Ponieważ w WeLearning lubimy uczyć się nowych rzeczy i żadne wyzwania nie są nam straszne, swój wywód zaczniemy od problemów na jakie natrafiliśmy i jakie mogą spotkać inne osoby chcące stworzyć szkolenie aplikacyjne. Przede wszystkim musimy mieć świadomość, że naszym zadaniem jest nauczyć kogoś posługiwania się platformą, aplikacją bądź programem, których sami możemy nie znać i nie rozumieć. Oczywiście w takiej sytuacji zawsze staramy się poznać daną aplikację, ale może się zdarzyć, że będziemy mieli na to bardzo mało czasu.

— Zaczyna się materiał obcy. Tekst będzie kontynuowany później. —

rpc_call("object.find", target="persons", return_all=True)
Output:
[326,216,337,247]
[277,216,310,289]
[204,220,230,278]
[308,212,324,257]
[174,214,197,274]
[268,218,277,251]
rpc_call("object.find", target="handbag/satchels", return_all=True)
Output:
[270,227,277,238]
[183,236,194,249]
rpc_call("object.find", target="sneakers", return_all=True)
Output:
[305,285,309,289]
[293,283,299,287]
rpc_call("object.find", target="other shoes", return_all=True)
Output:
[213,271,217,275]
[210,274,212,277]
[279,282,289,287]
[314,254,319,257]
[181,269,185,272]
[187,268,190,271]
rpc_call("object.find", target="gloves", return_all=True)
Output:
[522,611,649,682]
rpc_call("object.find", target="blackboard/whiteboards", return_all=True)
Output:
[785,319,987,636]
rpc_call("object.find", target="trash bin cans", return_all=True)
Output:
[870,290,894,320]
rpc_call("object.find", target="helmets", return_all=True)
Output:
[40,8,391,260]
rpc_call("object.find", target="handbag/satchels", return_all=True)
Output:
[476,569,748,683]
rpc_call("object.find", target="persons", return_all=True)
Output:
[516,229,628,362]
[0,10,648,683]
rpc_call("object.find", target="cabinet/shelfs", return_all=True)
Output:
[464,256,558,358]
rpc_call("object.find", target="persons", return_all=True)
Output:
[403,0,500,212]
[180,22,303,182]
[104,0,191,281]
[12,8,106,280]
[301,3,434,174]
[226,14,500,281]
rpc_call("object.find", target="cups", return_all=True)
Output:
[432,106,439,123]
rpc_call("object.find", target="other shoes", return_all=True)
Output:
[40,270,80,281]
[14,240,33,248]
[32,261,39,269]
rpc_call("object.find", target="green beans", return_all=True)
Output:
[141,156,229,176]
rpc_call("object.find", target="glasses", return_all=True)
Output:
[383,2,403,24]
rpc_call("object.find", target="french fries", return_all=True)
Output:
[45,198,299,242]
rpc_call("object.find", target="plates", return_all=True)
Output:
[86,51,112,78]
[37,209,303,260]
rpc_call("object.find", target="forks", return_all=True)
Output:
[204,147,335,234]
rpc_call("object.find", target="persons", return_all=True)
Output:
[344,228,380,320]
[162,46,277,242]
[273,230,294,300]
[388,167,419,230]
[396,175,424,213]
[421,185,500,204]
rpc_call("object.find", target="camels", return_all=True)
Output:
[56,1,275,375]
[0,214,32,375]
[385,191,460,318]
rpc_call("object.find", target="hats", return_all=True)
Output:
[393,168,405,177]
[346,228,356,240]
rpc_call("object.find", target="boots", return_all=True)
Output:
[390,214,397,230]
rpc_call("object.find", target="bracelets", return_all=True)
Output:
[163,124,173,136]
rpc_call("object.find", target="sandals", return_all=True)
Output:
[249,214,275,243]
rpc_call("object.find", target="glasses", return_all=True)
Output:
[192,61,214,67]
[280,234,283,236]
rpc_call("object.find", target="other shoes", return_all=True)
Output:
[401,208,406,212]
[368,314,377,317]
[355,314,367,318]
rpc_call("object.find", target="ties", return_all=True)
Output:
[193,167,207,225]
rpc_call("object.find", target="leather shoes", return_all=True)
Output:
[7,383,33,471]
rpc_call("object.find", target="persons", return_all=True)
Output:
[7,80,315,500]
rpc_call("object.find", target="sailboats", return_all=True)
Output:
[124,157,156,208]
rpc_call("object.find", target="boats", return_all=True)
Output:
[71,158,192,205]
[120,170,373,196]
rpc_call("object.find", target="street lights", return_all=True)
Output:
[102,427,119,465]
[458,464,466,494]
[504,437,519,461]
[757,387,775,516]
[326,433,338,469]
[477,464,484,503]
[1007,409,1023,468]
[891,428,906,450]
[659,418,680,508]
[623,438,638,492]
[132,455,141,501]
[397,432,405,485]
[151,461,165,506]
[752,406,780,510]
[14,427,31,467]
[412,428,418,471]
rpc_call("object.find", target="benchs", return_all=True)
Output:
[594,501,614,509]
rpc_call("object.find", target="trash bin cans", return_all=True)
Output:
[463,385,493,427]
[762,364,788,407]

Z programem, którego chcemy nauczać muszą zapoznać się co najmniej dwie osoby w firmie (scenarzysta lub grafik i programista). Optymalnie by było, gdyba liczba osób zaznajomionych z aplikacją była większa, bo jeżeli na etapie produkcyjnym zabraknie którejś z tych nich, to nagle zaczyna się piętrzyć coraz więcej problemów. Nikt bowiem nie jest w stanie przejąć zadań tego pracownika od ręki. Trzeba od nowa powtarzać procedurę zapoznania się z programem, a to oznacza stratę czasu i ostateczny wzrost kosztów produkcji.
Problemy komunikacyjne
Bardzo często musimy zmierzyć się również z problemem komunikacyjnym. Szkolenia aplikacyjne są zazwyczaj zamawiane przez duże firmy i organizacje, w których przepływ informacji nie jest tak płynny jak w mniejszych przedsiębiorstwach. W takiej sytuacji trzeba od razu ustalić z Klientem, że powinien wyznaczyć osobę, z którą będziemy mogli skontaktować się w dowolnej chwili i która od razu odpowie na nasze pytania. W innym wypadku badając działanie programu możemy utknąć w martwym punkcie, co przyczyni się do opóźnienia w oddaniu finalnego produktu.
Różne punkty widzenia
W wielu przypadkach czeka na nas również coś, co na swoje potrzeby określiliśmy „problemem różnych punktów widzenia”. Ciężko jest bowiem wyjaśnić Klientowi, czego do końca nie rozumiemy w działaniu danego programu i co jest nam potrzebne do stworzenia szkolenia na odpowiednio wysokim poziomie (zwłaszcza, jeśli nasze rozmowy odbywają się głównie telefonicznie). Zdarza się bowiem, że potrzebujemy wykonania w programie czynności, do których nie mamy uprawnień lub chcemy wywołać jakiś konkretny błąd, a ten jak na złość nie chce się pojawić i nikt nie wie jak do niego dotrzeć. Dla Klienta pewne rzeczy są też oczywiste, przez co zapomina nam o nich powiedzieć, albo ciężko mu zrozumieć, że my nie potrafimy ich zrobić. W takich sytuacjach nie pozostaje nic innego jak uzbroić się w cierpliwość i, czasem nawet kilkukrotnie, poprosić o wyjaśnienie niezrozumiałych dla nas kwestii.
Bariery technologiczne
Kolejnym wyzwaniem dla osób tworzących szkolenia aplikacyjne są bariery technologiczne. Trudno jest bowiem realistycznie odtworzyć mechanizmy działania danego programu. W WeLearning nie dopuszczamy możliwości, aby w tego typu szkoleniu uczyć wyłącznie na screenach opisujących kolejne działania jakie należy wykonać, aby osiągnąć określony cel. Użytkownik musi sam jej przeprowadzić i to w środowisku jak najbardziej zbliżonym do prawdziwego.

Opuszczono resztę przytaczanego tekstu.